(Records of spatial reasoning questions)
## Begin
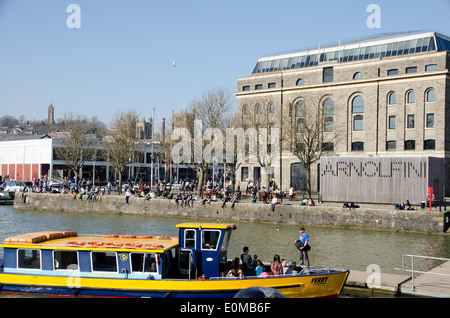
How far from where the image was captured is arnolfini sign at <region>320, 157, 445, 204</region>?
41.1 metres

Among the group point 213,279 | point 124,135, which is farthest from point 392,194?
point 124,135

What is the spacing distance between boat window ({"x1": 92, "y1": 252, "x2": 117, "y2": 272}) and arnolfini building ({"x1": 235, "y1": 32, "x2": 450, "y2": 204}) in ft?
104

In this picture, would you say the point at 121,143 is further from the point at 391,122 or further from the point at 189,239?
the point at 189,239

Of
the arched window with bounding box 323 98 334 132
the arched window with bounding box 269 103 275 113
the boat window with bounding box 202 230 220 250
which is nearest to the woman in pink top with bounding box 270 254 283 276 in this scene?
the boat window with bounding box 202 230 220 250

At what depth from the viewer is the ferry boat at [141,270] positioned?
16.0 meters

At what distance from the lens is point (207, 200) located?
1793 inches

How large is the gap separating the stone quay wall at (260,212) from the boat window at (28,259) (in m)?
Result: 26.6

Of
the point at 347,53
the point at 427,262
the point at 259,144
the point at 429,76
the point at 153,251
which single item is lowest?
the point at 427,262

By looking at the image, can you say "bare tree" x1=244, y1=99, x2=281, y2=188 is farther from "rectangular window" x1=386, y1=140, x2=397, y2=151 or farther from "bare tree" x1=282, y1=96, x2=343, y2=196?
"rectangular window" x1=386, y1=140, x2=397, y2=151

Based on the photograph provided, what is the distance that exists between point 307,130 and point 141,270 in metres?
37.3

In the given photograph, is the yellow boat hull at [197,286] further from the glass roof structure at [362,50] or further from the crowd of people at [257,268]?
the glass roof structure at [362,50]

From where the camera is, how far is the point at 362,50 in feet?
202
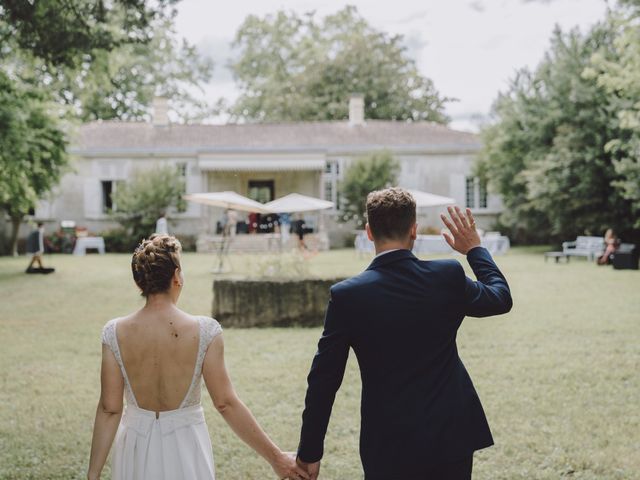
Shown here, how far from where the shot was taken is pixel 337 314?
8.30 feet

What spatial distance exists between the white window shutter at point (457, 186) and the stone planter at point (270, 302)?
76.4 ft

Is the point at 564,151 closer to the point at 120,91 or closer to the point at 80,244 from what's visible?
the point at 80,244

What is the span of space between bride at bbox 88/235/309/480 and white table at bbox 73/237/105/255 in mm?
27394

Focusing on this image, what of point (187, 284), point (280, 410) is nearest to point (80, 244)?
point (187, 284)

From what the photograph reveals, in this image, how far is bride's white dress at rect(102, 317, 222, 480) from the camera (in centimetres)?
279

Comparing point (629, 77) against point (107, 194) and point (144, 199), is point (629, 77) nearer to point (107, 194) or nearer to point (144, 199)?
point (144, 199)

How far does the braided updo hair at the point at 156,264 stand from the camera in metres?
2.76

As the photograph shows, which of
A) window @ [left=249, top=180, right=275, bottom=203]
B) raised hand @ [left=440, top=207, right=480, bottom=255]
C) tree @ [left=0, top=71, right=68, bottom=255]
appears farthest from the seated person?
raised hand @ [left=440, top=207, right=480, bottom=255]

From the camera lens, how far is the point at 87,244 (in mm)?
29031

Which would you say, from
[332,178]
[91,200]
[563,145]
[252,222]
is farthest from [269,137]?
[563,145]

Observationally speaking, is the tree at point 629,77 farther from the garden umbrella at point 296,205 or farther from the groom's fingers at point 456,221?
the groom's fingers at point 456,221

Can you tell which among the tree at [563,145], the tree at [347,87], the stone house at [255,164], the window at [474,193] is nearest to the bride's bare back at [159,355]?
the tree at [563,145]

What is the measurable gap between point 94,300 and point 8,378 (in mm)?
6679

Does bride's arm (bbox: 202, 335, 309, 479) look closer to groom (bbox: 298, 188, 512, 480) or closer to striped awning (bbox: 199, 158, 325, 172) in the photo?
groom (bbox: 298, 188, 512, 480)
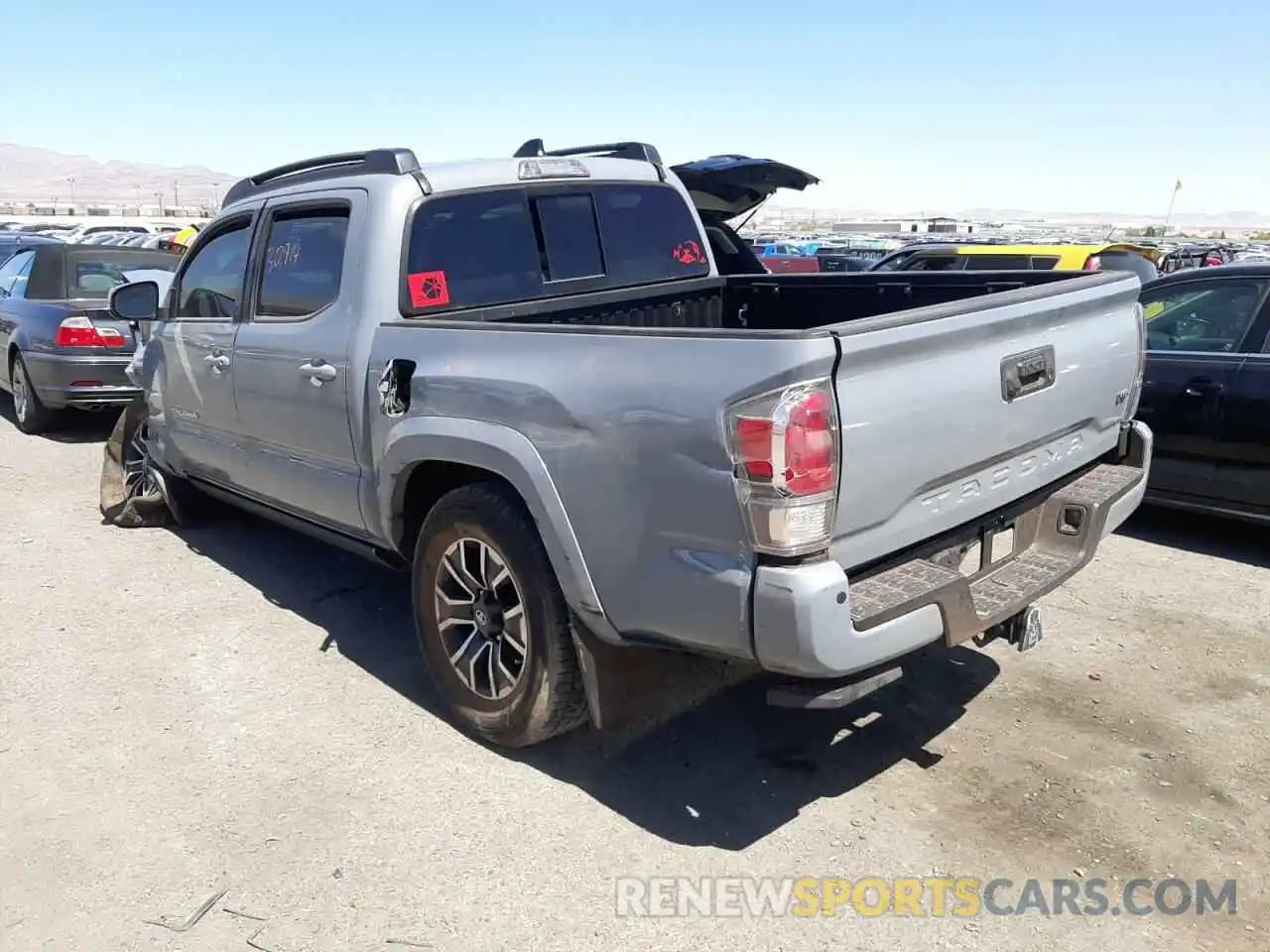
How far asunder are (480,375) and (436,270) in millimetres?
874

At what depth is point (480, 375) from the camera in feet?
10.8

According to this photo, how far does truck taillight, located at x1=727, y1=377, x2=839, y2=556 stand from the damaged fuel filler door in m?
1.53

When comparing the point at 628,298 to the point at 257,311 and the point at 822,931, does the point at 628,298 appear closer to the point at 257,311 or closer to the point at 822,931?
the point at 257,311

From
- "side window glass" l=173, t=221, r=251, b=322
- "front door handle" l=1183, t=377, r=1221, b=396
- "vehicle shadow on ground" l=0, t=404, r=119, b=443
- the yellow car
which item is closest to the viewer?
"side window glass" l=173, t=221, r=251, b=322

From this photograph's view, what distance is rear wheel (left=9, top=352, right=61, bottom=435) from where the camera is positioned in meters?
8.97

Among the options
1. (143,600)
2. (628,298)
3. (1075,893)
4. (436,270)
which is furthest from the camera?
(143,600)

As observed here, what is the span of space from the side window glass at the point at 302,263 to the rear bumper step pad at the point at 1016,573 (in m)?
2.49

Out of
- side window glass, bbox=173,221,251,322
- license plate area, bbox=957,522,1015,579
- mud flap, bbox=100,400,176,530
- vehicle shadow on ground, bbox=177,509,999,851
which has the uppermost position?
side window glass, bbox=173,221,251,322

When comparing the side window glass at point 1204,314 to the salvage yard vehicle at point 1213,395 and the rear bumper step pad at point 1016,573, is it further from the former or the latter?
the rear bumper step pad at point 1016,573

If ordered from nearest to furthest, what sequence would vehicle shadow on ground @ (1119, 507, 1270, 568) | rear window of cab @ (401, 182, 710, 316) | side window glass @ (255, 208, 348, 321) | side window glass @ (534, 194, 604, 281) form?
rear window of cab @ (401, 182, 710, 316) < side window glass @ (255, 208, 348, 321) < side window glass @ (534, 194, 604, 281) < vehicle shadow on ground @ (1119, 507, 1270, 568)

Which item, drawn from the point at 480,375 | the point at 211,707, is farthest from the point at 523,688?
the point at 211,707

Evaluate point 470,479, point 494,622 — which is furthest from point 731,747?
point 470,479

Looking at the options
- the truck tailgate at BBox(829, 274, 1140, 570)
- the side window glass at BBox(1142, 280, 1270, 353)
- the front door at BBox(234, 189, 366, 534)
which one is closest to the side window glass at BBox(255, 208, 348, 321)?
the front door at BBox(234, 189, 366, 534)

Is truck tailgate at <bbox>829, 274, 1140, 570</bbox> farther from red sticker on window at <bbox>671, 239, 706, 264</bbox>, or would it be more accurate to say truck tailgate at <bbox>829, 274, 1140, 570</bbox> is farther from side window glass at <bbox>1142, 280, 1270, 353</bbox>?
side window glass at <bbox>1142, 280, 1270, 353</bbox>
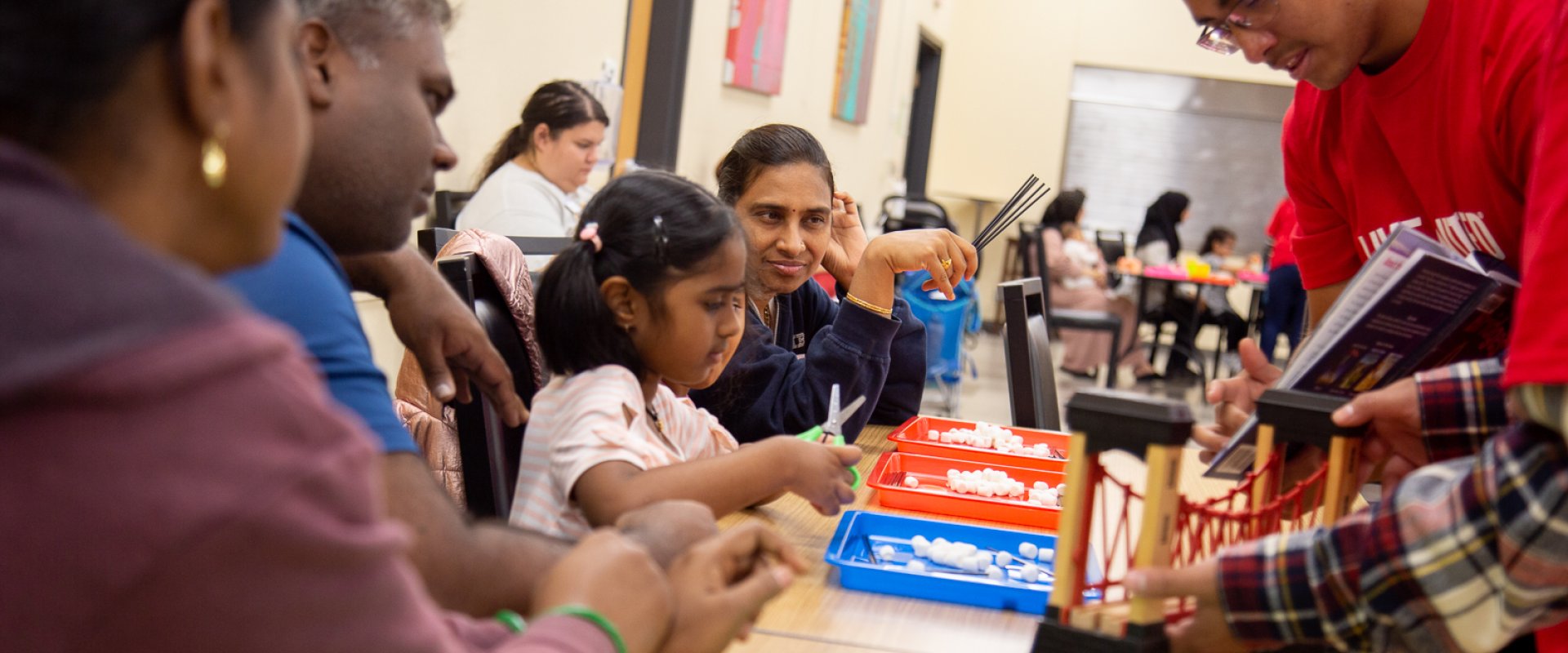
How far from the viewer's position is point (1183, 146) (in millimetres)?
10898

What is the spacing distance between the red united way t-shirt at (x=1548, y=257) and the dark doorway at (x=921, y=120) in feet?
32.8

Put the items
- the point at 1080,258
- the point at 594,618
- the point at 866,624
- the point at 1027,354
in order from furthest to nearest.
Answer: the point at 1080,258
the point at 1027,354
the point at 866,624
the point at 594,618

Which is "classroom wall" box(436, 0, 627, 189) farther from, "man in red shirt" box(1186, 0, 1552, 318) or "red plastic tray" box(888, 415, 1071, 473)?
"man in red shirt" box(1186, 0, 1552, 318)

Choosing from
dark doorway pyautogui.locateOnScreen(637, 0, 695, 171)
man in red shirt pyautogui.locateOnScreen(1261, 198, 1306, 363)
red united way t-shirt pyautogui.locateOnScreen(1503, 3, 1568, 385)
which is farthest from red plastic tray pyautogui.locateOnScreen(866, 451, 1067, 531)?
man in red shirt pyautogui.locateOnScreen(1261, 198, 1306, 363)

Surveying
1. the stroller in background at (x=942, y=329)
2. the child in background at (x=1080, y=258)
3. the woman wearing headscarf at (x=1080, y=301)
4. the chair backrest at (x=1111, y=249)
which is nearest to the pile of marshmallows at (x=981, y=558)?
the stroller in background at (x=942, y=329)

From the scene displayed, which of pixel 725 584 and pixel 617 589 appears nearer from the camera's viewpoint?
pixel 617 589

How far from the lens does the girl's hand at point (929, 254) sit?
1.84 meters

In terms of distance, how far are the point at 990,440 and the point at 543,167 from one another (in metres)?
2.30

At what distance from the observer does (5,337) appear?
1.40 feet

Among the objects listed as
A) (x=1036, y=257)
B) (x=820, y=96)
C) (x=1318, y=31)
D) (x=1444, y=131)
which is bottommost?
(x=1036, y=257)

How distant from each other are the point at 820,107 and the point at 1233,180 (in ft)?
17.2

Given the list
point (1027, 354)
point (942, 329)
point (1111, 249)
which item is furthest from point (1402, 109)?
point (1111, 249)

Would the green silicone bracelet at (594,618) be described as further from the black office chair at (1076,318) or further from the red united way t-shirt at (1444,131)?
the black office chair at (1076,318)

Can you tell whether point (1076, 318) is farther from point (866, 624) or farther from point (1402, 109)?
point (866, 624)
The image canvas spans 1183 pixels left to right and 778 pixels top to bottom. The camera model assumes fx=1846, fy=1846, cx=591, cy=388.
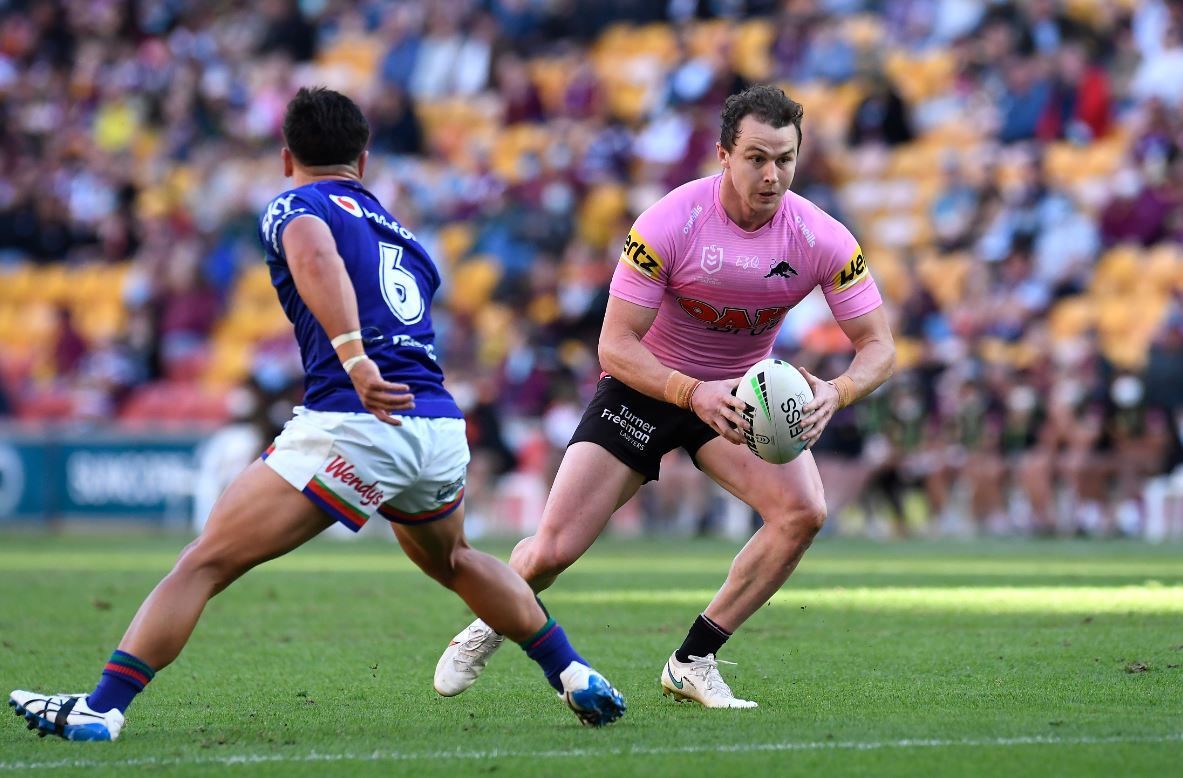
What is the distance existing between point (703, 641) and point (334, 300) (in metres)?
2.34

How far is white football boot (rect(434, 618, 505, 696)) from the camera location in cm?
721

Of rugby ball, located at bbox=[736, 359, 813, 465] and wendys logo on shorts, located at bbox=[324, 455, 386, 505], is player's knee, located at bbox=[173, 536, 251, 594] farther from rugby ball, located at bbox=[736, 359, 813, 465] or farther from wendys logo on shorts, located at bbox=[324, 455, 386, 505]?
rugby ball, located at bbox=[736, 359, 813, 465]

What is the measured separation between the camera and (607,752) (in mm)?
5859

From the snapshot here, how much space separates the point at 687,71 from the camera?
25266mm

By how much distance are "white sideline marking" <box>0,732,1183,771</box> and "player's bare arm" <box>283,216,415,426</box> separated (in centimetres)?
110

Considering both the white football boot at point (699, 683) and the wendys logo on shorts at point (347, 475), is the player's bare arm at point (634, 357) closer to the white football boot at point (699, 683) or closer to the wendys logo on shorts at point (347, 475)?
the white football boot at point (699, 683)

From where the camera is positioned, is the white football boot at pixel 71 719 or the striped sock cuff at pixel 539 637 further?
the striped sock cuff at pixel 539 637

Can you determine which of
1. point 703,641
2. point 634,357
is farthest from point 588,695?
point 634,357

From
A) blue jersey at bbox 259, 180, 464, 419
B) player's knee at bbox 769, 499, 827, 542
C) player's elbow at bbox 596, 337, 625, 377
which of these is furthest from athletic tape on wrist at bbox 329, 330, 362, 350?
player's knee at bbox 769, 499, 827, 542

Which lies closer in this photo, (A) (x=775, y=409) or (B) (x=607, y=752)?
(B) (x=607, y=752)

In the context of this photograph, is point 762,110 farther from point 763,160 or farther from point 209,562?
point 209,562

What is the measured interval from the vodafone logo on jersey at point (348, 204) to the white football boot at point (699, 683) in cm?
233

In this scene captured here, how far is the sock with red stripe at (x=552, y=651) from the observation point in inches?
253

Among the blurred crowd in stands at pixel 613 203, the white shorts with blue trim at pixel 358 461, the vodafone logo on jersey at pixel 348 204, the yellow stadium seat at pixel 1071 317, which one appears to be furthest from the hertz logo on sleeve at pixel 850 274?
## End
GOAL OF THE EXERCISE: From the line that contains "Which lies closer" down to the last line of the listing above, repeat each line exactly, and include nothing else.

EXERCISE SOLUTION:
Which lies closer in this photo, (A) (x=775, y=409) or (B) (x=607, y=752)?
(B) (x=607, y=752)

In the context of this photograph, is point 762,110 farther from point 763,160 or farther from point 209,562?
point 209,562

What is the measured interval from the vodafone logo on jersey at point (348, 204) to the white football boot at point (699, 683) in cm?
233

In this scene captured here, how far is the sock with red stripe at (x=552, y=651) from the observation point in inches?
253

Among the blurred crowd in stands at pixel 613 203, the white shorts with blue trim at pixel 358 461, the vodafone logo on jersey at pixel 348 204, the yellow stadium seat at pixel 1071 317, which one appears to be furthest from the hertz logo on sleeve at pixel 850 274?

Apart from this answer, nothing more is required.